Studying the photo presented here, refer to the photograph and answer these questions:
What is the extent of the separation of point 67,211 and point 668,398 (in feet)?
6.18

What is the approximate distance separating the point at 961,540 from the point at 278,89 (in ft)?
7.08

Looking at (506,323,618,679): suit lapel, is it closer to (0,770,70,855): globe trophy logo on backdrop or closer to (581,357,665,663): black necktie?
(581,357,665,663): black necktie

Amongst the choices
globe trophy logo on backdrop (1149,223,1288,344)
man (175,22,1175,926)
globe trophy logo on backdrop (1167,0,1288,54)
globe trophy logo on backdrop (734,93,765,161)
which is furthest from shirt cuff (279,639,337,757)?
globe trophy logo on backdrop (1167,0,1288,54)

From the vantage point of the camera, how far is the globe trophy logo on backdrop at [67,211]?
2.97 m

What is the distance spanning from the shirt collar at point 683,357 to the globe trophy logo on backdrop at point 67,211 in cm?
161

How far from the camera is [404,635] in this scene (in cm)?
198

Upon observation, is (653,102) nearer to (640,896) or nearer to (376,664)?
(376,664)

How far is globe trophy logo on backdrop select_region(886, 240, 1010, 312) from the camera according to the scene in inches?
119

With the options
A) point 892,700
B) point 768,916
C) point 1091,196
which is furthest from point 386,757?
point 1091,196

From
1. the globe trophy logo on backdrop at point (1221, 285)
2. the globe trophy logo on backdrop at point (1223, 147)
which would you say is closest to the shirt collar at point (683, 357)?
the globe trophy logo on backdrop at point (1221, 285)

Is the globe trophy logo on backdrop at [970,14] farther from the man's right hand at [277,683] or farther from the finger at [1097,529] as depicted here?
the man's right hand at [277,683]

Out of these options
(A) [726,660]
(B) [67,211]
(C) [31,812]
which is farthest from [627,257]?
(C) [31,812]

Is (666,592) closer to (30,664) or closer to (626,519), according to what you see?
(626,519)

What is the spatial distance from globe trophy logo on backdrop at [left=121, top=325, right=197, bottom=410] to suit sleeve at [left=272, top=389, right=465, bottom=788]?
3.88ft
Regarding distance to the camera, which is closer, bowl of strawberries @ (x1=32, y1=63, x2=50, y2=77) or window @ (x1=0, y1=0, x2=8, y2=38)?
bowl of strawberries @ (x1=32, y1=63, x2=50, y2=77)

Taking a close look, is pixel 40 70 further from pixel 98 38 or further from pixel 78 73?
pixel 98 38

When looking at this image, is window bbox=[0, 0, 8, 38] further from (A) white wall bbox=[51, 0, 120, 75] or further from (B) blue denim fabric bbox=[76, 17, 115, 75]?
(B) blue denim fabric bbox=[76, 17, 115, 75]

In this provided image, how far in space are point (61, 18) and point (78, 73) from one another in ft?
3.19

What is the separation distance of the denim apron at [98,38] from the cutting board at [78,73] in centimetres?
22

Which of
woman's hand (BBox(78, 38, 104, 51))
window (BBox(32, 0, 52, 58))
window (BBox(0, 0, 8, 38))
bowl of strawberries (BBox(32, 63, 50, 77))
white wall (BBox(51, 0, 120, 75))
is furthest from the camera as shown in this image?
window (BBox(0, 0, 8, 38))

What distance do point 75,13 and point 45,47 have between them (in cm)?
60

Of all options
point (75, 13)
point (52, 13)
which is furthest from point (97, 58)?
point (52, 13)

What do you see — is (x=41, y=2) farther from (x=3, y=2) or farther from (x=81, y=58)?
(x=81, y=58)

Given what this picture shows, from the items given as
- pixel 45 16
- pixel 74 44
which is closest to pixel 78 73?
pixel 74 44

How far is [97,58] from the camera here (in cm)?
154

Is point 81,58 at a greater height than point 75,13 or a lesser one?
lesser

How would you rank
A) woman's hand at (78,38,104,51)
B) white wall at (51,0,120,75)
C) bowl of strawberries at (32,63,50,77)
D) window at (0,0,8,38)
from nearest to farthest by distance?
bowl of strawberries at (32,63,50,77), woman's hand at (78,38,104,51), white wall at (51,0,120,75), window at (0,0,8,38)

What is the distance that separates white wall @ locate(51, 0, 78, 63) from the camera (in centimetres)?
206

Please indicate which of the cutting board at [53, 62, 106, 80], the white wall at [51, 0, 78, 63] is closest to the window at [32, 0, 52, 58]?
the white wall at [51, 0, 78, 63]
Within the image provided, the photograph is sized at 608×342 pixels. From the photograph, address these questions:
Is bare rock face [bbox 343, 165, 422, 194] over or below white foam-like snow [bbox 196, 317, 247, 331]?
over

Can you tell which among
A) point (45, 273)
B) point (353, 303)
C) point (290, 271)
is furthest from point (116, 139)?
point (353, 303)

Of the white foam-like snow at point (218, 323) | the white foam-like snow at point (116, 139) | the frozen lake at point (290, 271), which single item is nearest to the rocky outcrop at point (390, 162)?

• • •

Problem
Reproduce the records above in full, replacing every occurrence of "shirt collar" with "collar" and changing nothing else.

Output of the task
Studying the photo presented here, refer to the photograph and answer these questions:
What is the extent of the separation of point 67,211 and point 668,398 (in feet)?
6.18

What is the approximate distance separating the point at 961,540 from the point at 278,89 (in ft)?
7.08

Looking at (506,323,618,679): suit lapel, is it closer to (0,770,70,855): globe trophy logo on backdrop or closer to (581,357,665,663): black necktie?
(581,357,665,663): black necktie

Amongst the choices
globe trophy logo on backdrop (1149,223,1288,344)
man (175,22,1175,926)
globe trophy logo on backdrop (1167,0,1288,54)
globe trophy logo on backdrop (734,93,765,161)
which is furthest from shirt cuff (279,639,337,757)?
globe trophy logo on backdrop (1167,0,1288,54)

From the vantage point of the camera, how far is the globe trophy logo on backdrop at [67,211]?
2.97 m

What is the distance spanning from the collar at point 683,357 to the globe trophy logo on backdrop at point 67,211 in cm?
161

How far from the camera is [404,635] in this scene (in cm)?
198

Upon observation, is (653,102) nearer to (640,896) or nearer to (376,664)?
(376,664)

How far is globe trophy logo on backdrop select_region(886, 240, 1010, 312) from the camera according to the scene in inches?
119

With the options
A) point 892,700
B) point 768,916
C) point 1091,196
which is furthest from point 386,757?
point 1091,196

From
1. the globe trophy logo on backdrop at point (1221, 285)
2. the globe trophy logo on backdrop at point (1223, 147)
which would you say is closest to the collar at point (683, 357)?
the globe trophy logo on backdrop at point (1221, 285)

Is the globe trophy logo on backdrop at [970,14] farther from the man's right hand at [277,683] or farther from the finger at [1097,529] as depicted here?
the man's right hand at [277,683]

Out of these options
(A) [726,660]
(B) [67,211]
(C) [31,812]
which is farthest from [627,257]?
(C) [31,812]

Is (666,592) closer to (30,664) or closer to (626,519), according to what you see?
(626,519)

What is the spatial distance from globe trophy logo on backdrop at [left=121, top=325, right=197, bottom=410] to suit sleeve at [left=272, top=389, right=465, bottom=788]?
3.88ft
Regarding distance to the camera, which is closer, bowl of strawberries @ (x1=32, y1=63, x2=50, y2=77) or window @ (x1=0, y1=0, x2=8, y2=38)?
bowl of strawberries @ (x1=32, y1=63, x2=50, y2=77)

Taking a close look, is pixel 40 70 further from pixel 98 38 or further from pixel 78 73?
pixel 98 38

When looking at this image, is window bbox=[0, 0, 8, 38] further from (A) white wall bbox=[51, 0, 120, 75] or further from (B) blue denim fabric bbox=[76, 17, 115, 75]?
(B) blue denim fabric bbox=[76, 17, 115, 75]

In this provided image, how far in space are point (61, 18) and point (78, 73) from one another in ft?
3.19

What is the separation distance of the denim apron at [98,38] from the cutting board at [78,73] in centimetres?
22

Which of
woman's hand (BBox(78, 38, 104, 51))
window (BBox(32, 0, 52, 58))
window (BBox(0, 0, 8, 38))
bowl of strawberries (BBox(32, 63, 50, 77))
white wall (BBox(51, 0, 120, 75))
is furthest from the camera as shown in this image?
window (BBox(0, 0, 8, 38))

What distance do point 75,13 and point 45,47 have between them (in cm)?
60

Of all options
point (75, 13)
point (52, 13)
which is furthest from point (97, 58)?
point (52, 13)

What do you see — is (x=41, y=2) farther from (x=3, y=2) or farther from (x=81, y=58)?
(x=81, y=58)

Given what this picture shows, from the items given as
- pixel 45 16
- pixel 74 44
which is closest to pixel 78 73?
pixel 74 44

How far is [97,58] from the camera here (in cm)?
154

Is point 81,58 at a greater height than point 75,13 or a lesser one?
lesser

How would you rank
A) woman's hand at (78,38,104,51)
B) white wall at (51,0,120,75)
C) bowl of strawberries at (32,63,50,77)
D) window at (0,0,8,38)
from nearest to farthest by distance?
bowl of strawberries at (32,63,50,77), woman's hand at (78,38,104,51), white wall at (51,0,120,75), window at (0,0,8,38)

What is the distance that separates white wall @ locate(51, 0, 78, 63) from the camera (in centimetres)?
206

Please indicate which of the cutting board at [53, 62, 106, 80], the white wall at [51, 0, 78, 63] is closest to the window at [32, 0, 52, 58]?
the white wall at [51, 0, 78, 63]
Within the image provided, the photograph is sized at 608×342 pixels. From the photograph, address these questions:
Is bare rock face [bbox 343, 165, 422, 194] over or below white foam-like snow [bbox 196, 317, 247, 331]?
over

Can you tell which among
A) point (45, 273)
B) point (353, 303)
C) point (290, 271)
is furthest from point (116, 139)?
point (353, 303)

Of the white foam-like snow at point (218, 323) | the white foam-like snow at point (116, 139) | the frozen lake at point (290, 271), which single item is nearest to the rocky outcrop at point (390, 162)?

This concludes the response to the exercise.